Passage:
172nd Edition of Foodcom DAIRY Newsletter

Foodcom Experts
5 min reading
172nd Edition of Foodcom DAIRY Newsletter

Lately, all everyone is talking about is what the market will look like after the short Easter break and what will shape the second quarter of 2023. There’s a good chance you’re reading this issue of the newsletter for the definitive answer. To make a long story short: there’s no telling what will happen. Perhaps that’s because, at the moment, no fortuneteller who predicts the future holds a prominent position in the dairy sector…

We will definitely see a milkflush, which many believe began some time ago but has not yet reached its peak. The immediate future will also be dominated by warehouse occupancy. Current stocks are already a challenge for many, but if you follow what’s happening in the industry, you have probably heard about it. National inflation levels and energy prices will certainly play a role as well. But again, no surprises here; after all, we have been talking about this for over a year.

While we are not fortunetellers predicting the future, we do know a little something about the current market situation (yes, ‘a little something,’ for sure). As we do every week, we have prepared an overview of the current dairy market situation for our newsletter.

Continue reading to learn about this week’s market insights.
With us, you’ll never miss a thing!

Skimmed Milk Powder

A prediction of milk, so far corresponds to reality. More and more products have to be powdered and sold, but the main problem is storage. Suppliers are trying to push goods out of the warehouse, hoping to better valorize the production of those dairy commodities that yield better monetization, such as cheese. There is little interest in cheaper raw material for export customers (outside the EU). At the same time, the price offered by producers for freshly produced raw material varies and is less attractive to buyers than the offers for the previous year’s products that producers currently have in stock.


Almost all buyers expect the price of the raw material (Cream) to fall. So, if they don’t have to buy the material for production, they hold back. Producers, on the other hand, are not willing to significantly lower the price per kilo of Butter to satisfy buyers. Nevertheless, last week it was possible to buy Butter from non-GFSI-certified dairies at a price of 4.25 EUR/KG. On the other hand, producers with a better developed and better known brand were reluctant to go below 4.40 EUR/KG.


The product is in great demand, especially since it is competitive with sugar offered on the market, where there is a problem with the availability of the raw material. Like Polish sugar, Lactose from Poland is competitive with the West, especially the one from Germany and France, and is in high demand from our Business Partners.


Due to negotiations initiated by major retail chains, we have seen an increased interest in Cheese in recent days. The result of this situation was an accepted increase in prices.


All liquids, including Skimmed Milk Concentrate, are in a stable position. In the current pre-holiday period, Cream is experiencing low but noticeable demand and stable prices. After the holidays, raw milk, Cream and other liquids will fall, which could affect the price of Butter.


What else?


Ukraine has established special milk collection centers

In the face of Russian aggression, Ukrainian authorities offer farmers the opportunity to sell milk through special collection points. Legislation has been adapted accordingly. According to experts, one of the main challenges in this regard is to ensure compliance with the requirements for the safety and quality of milk and dairy products approved by a decree of the Ministry of Agrarian Policy.

Actions to take:
(1) Write out the stretch of the dairy newsletter from "Ukraine has established" through "of Agrarian Policy.".
(2) Continue the dairy newsletter from the point where it stops.
The material after this point isn't needed.

Supplied information:
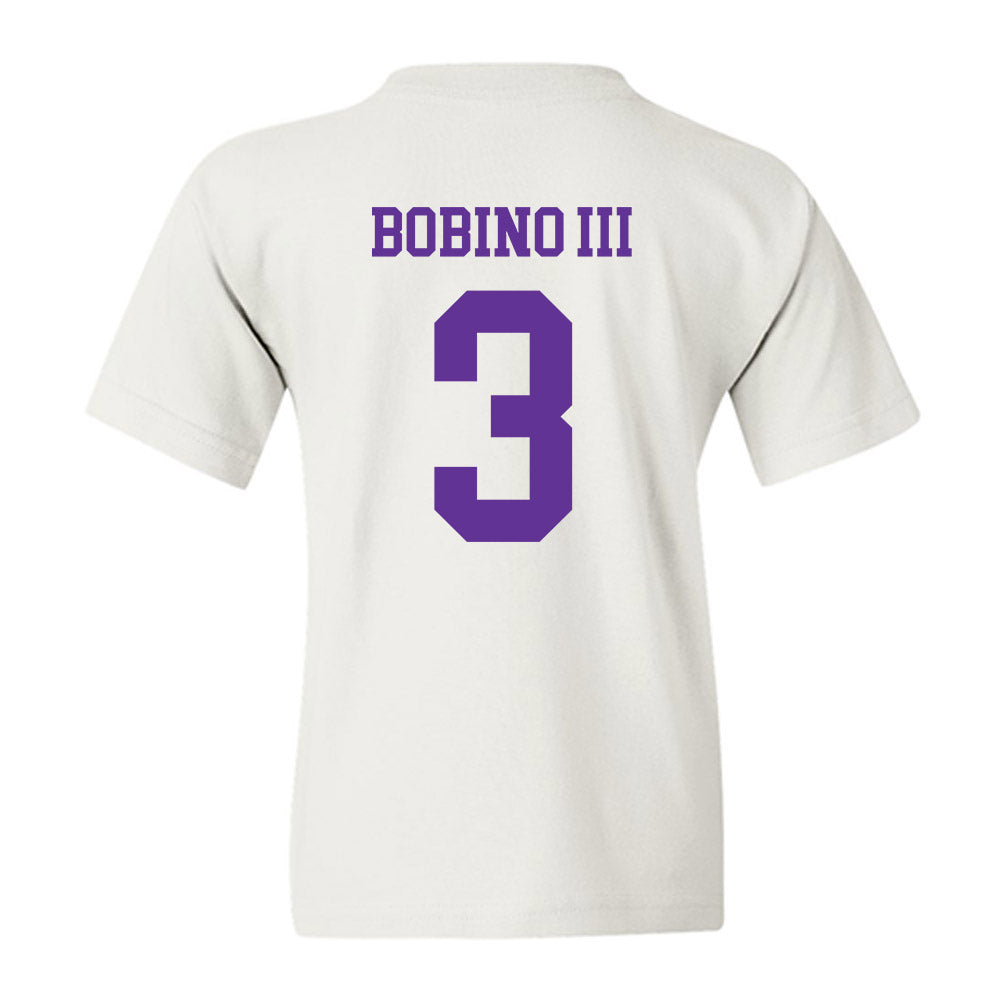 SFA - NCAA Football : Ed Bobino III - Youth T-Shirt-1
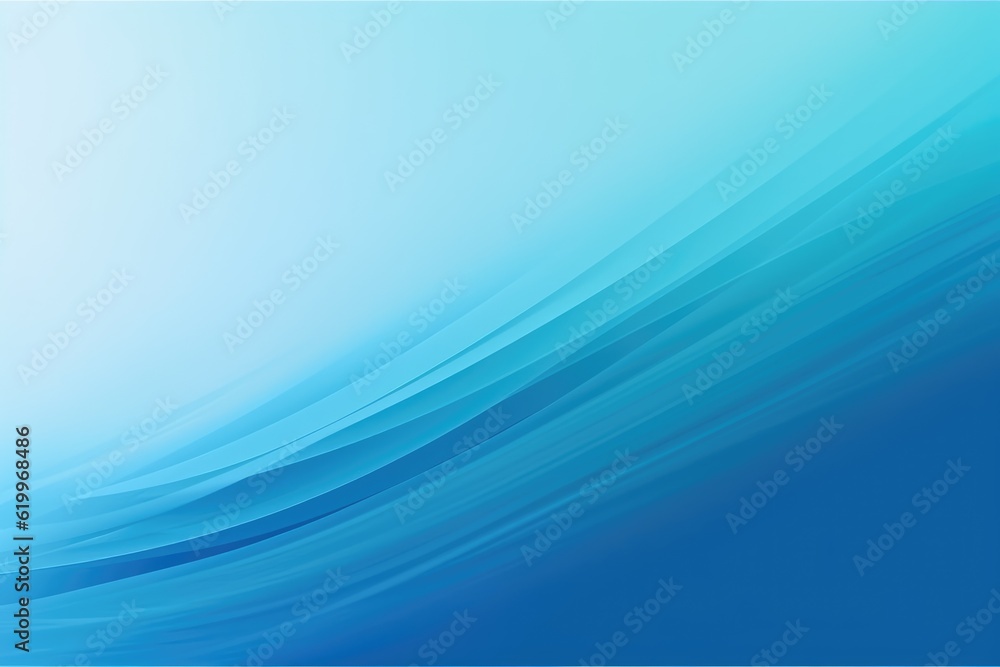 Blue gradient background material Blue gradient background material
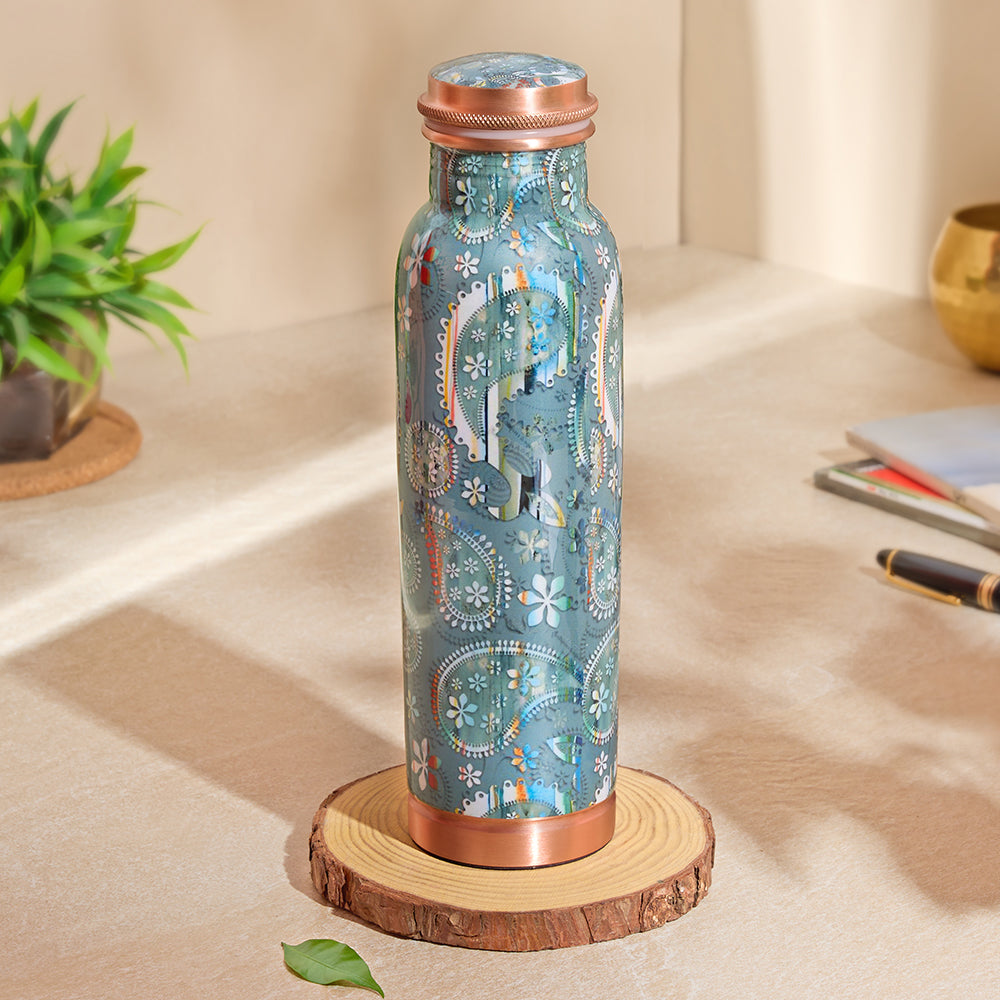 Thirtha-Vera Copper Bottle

---

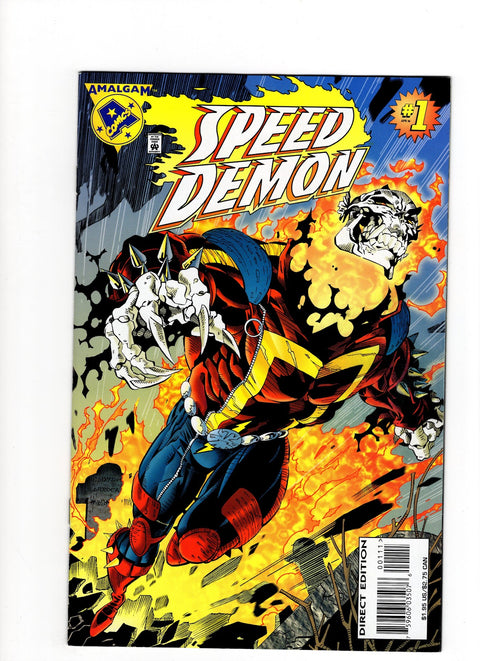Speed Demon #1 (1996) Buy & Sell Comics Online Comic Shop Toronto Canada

Solved problems:
(1)
Ukraine has established special milk collection centers

In the face of Russian aggression, Ukrainian authorities offer farmers the opportunity to sell milk through special collection points. Legislation has been adapted accordingly. According to experts, one of the main challenges in this regard is to ensure compliance with the requirements for the safety and quality of milk and dairy products approved by a decree of the Ministry of Agrarian Policy.

(2)
A two-year project to reduce carbon emissions from cows has been completed

Dairy farmers from Cornwall and Brittany worked together on low-carbon practices. The Agriculture bas Carbone for Dairy farms (ABCD) project looked at practices such as changes in cow diet, biodiverse grassland and agroforestry. According to the researchers, the first aspect has the potential to reduce agricultural carbon emissions by up to 10%. So what, now cows are switching to a diet?

Austrian dairy farmers outraged by WWF recommendations

Austrian dairy processors disagree with the organization’s agitation to restrict milk and dairy products in people’s diets. Opponents of such ideas stress that existing eating habits have developed over decades. Moreover, in their view, the Austrian dairy industry offers products that meet the highest standards and the most demanding expectations. In addition, domestic dairy farming shapes the Austrian landscape, promotes biodiversity through a high proportion of grassland, and protects alpine pastures. This is an interesting and rather surprising conflict, it must be said.

The Americas

Michigan State University Extension supports Ukrainian farmers during the war

The institution is offering advice to Ukrainian farmers on how to increase milk production through a virtual presentation. The expert knowledge is intended to help increase Ukrainian farmers’ production during these difficult times. During the ongoing hostilities, access to many resources such as feed, fertilizers, fuel and labor is severely limited. Once again, knowledge is proving to be one of the most powerful and important currencies.

Dumping of milk in Canada sparks strong calls for change

The purchase of milk in Canada is based on a quota system that has led to the widespread practice of dumping surplus raw material for at least 50 years. How much? No one knows at this time because attempts to monitor the scale of this phenomenon are only now being made. What is certain, however, is that it is common. This, in turn, is causing producers and other activists concerned with this issue to urge the government to change this system. This is by far the worst aspect of the current quota system. However, it is difficult to speak of any real chance of change in the near future.

Nestlé and Cargill are joining forces to support sustainable grazing practices

The companies have begun a collaboration with the National Fish and Wildlife Foundation to implement voluntary conservation practices that help combat climate change. Together, they are expected to contribute up to $15 million to the fund. The partnership will bring together private landowners and local conservation organizations to support voluntary land management practices, improve water management and restore wildlife habitat. Quite an interesting crossover episode, isn’t it?

Asia & Oceania

Dairy farmers in New Zealand need to plan their budgets carefully

Forecasts for farm milk prices next season range from $7/kg to $10/kg. Many experts also make predictions between these two values (and of course, each of them is convinced that he is the one who is right…). No one doubts that these are significant differences, especially considering that the season starts in just two months. This time, farmers not only do not know how many liters of milk each cow will provide, but also how much money they will receive for each liter. An unenviable situation.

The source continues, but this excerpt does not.